Work to be completed: Reproduce the listing lines from the one containing "Is the potato" through the one containing "1.56 meters", inclusive, changing every "onion piece" to "onion slice" and leaving all else as it stands.

>> BEGIN Raw records

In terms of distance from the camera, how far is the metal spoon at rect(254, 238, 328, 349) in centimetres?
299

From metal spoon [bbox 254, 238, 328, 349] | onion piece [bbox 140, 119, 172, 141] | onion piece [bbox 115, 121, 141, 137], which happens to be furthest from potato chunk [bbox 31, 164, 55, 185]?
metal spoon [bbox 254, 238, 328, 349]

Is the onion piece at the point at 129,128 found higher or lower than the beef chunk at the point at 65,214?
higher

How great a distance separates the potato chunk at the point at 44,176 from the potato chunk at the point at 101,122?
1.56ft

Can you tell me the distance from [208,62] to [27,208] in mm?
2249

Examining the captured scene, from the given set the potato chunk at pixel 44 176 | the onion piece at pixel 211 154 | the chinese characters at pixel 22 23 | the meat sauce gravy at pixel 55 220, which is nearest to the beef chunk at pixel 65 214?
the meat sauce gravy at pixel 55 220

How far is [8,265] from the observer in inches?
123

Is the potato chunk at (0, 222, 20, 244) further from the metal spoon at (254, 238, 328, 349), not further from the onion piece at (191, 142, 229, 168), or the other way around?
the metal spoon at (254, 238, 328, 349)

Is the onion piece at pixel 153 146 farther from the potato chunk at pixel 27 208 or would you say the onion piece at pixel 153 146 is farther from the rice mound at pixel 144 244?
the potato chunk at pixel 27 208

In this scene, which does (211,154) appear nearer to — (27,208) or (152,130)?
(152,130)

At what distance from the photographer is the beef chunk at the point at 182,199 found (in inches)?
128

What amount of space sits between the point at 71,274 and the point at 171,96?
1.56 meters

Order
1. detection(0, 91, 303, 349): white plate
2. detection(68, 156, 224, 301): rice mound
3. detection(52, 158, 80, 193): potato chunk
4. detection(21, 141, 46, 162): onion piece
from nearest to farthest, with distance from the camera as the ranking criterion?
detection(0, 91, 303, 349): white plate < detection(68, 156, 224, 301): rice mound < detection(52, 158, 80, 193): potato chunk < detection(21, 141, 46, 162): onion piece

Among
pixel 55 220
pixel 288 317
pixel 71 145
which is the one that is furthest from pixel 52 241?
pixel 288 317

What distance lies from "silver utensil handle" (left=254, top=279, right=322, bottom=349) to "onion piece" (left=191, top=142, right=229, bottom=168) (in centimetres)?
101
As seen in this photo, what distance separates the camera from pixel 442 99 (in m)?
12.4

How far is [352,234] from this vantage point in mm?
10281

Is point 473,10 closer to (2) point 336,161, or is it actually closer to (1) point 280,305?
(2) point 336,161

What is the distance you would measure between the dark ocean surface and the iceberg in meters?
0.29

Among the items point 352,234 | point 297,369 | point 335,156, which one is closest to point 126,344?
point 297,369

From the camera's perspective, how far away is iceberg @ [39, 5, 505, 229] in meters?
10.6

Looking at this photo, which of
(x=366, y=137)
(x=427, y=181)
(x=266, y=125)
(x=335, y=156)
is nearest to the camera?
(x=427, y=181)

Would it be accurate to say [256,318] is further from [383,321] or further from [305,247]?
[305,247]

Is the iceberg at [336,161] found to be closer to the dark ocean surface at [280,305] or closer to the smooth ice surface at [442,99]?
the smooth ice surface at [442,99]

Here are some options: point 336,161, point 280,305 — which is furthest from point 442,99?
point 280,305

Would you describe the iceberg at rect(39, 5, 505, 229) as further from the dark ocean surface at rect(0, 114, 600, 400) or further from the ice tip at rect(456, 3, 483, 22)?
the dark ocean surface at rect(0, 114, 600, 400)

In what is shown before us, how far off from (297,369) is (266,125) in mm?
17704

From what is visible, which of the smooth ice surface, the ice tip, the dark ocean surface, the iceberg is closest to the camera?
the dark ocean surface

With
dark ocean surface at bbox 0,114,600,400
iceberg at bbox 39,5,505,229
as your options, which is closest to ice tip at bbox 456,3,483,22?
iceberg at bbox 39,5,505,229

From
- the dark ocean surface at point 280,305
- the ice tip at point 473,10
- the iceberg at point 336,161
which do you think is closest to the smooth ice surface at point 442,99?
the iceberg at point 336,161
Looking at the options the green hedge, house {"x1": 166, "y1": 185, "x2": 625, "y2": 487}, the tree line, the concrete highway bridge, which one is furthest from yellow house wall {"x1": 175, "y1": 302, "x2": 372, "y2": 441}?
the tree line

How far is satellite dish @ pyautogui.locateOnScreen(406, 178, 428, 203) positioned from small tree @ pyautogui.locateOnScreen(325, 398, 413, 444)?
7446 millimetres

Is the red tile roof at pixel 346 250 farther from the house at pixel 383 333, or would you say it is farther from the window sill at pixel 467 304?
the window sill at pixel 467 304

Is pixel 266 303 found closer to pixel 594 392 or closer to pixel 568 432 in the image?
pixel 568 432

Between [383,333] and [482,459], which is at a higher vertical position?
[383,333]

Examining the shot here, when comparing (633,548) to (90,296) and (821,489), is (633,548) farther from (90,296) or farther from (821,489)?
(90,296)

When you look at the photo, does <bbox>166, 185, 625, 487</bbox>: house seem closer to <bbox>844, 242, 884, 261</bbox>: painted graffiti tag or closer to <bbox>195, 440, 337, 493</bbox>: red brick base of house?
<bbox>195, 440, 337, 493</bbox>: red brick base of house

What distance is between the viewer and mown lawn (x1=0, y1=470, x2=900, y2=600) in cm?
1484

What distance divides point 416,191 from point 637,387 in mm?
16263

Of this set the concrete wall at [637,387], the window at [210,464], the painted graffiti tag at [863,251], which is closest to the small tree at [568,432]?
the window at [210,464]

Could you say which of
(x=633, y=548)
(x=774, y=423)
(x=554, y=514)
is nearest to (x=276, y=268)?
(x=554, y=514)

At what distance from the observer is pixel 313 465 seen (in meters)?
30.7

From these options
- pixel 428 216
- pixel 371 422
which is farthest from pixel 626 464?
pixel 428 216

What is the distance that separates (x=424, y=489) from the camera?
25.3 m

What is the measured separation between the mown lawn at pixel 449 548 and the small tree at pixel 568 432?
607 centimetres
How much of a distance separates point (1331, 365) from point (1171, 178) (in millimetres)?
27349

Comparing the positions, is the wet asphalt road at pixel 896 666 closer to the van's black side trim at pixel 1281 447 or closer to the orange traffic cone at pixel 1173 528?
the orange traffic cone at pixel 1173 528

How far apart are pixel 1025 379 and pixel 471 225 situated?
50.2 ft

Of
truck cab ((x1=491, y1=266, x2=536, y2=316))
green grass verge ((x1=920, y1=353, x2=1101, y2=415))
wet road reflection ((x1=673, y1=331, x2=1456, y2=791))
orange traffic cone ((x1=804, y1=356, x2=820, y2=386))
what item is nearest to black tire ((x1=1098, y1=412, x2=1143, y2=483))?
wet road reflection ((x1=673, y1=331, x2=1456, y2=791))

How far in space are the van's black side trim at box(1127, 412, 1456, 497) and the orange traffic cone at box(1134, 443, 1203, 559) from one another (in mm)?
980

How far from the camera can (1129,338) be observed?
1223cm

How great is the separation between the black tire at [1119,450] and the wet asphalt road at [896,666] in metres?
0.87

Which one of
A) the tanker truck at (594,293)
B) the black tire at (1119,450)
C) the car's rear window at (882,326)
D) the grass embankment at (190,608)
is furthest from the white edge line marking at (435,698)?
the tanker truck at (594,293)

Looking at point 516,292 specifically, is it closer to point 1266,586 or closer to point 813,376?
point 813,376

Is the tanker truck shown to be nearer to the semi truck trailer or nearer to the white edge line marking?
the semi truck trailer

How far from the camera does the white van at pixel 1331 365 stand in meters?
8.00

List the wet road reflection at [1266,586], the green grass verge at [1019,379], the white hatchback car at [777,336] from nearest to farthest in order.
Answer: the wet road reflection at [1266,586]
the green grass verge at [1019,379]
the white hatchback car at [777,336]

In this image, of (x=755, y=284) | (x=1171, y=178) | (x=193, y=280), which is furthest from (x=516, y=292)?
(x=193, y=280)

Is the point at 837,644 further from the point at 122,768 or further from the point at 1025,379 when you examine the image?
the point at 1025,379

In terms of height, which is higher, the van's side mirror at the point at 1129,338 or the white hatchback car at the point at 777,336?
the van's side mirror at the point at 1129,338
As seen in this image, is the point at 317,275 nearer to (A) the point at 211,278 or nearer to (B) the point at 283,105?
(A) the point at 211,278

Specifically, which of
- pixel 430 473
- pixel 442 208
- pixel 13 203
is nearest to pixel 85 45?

>> END Raw records

Solved problem:
Is the potato chunk at (0, 222, 20, 244) further from the metal spoon at (254, 238, 328, 349), not further from the onion slice at (191, 142, 229, 168), or the other way around?
the metal spoon at (254, 238, 328, 349)

Is the onion slice at pixel 153 146 farther from the potato chunk at pixel 27 208 or would you say the onion slice at pixel 153 146 is farther from the rice mound at pixel 144 244?
the potato chunk at pixel 27 208

In this scene, which does (211,154) appear nearer to — (27,208) or (152,130)?
(152,130)

At what distance from the photographer is the beef chunk at the point at 182,199 found (in inches)?
128

What amount of space sits between the point at 71,274 and the point at 171,96?
1.56 meters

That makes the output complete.